Vector search is a powerful tool that helps computers understand the meaning behind data, not just the words themselves. Instead of matching keywords, it focuses on the underlying concepts and relationships. Imagine searching for "dog" and getting results that include "puppy," "canine," and even images of dogs. That's the magic of vector search!
How does it work? Well, it transforms data into mathematical representations called vectors. These vectors are like coordinates on a map, and similar data points are closer together in this vector space. When you search for something, the system finds the vectors closest to your query, giving you results that are semantically similar.

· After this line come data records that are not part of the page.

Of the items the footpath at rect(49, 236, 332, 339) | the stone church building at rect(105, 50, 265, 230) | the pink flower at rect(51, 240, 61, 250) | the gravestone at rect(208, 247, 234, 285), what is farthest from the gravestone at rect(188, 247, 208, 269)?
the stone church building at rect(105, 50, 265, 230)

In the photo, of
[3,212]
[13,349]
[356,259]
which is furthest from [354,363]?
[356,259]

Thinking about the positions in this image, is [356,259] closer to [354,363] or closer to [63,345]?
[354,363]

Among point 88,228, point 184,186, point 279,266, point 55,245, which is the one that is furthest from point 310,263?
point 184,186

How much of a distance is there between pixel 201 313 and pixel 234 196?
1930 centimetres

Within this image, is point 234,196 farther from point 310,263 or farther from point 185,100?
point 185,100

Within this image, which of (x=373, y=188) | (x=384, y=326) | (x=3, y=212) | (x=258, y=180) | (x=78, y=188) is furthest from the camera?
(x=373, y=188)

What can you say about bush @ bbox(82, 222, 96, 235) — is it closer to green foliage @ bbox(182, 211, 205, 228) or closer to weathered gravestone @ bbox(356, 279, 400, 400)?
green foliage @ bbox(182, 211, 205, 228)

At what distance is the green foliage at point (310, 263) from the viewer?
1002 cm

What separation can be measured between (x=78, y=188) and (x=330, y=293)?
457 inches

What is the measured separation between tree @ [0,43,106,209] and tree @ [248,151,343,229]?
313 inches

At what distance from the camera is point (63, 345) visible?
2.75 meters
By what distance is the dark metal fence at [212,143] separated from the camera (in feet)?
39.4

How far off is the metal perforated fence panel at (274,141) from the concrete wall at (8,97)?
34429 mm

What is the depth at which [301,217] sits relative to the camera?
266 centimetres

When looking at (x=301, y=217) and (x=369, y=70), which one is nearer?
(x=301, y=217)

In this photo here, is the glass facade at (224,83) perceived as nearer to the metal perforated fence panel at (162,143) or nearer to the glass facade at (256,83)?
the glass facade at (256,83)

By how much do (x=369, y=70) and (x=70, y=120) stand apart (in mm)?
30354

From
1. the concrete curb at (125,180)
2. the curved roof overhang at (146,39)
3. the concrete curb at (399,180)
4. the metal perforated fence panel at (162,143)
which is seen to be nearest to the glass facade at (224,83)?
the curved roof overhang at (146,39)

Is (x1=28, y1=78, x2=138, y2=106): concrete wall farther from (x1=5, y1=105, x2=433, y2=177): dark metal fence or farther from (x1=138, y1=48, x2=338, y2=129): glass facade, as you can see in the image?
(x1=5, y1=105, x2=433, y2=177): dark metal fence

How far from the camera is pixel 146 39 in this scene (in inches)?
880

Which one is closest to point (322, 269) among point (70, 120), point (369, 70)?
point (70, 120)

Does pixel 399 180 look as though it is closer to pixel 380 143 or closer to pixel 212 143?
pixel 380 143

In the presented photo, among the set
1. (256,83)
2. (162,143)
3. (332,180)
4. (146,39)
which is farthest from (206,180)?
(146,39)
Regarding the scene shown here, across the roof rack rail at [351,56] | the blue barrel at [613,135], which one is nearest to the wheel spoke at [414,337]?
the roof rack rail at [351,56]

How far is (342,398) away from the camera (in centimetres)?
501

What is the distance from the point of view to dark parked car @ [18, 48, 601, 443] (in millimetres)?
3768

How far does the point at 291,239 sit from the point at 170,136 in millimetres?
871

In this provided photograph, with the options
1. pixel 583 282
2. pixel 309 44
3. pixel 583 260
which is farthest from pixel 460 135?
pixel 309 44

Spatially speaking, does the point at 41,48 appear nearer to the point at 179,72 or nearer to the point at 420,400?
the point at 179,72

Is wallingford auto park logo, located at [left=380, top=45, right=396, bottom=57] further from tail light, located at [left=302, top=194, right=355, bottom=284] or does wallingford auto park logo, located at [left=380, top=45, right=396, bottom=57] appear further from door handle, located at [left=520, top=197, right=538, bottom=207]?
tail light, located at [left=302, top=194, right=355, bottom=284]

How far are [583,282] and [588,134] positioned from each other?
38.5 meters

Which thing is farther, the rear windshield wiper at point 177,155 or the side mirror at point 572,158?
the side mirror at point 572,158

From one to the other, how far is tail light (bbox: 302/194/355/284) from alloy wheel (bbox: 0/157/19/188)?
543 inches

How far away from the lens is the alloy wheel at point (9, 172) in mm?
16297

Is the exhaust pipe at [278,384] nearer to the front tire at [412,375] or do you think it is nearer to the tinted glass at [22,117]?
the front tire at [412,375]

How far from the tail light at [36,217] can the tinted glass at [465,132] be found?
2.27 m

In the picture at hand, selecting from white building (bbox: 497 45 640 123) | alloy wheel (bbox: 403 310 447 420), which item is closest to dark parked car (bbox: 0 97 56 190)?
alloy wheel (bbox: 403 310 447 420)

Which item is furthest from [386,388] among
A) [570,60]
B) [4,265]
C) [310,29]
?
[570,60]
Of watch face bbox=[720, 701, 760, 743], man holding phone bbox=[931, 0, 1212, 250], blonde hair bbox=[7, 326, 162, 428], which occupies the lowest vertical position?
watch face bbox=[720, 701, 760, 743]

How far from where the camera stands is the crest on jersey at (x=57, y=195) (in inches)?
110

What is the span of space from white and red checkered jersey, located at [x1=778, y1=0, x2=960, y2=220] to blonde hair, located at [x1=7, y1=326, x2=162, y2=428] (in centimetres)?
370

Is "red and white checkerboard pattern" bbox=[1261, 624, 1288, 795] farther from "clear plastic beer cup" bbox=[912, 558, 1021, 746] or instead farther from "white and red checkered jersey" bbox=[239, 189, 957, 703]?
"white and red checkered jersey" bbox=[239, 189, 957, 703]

While vector search is fantastic at understanding context, it sometimes falls short when it comes to simple filtering tasks. For instance, finding all movies released before 2000 requires precise filtering, not just semantic understanding. This is where smart filtering comes in to complement vector search.
While vector search brings us closer to understanding the true meaning of queries, there's still a gap between what users want and what search engines deliver. Complex search queries like "earliest comedy movies before 2000" can still be a challenge. Semantic search might understand the concepts of "comedy" and "movies," but it might struggle with the specifics of "earliest" and "before 2000."
This is where the results start to get messy. We might get a mix of old and new comedies, or even dramas that were mistakenly included. To truly satisfy users, we need a way to refine these search results and make them more precise. That's where pre-filters come into play.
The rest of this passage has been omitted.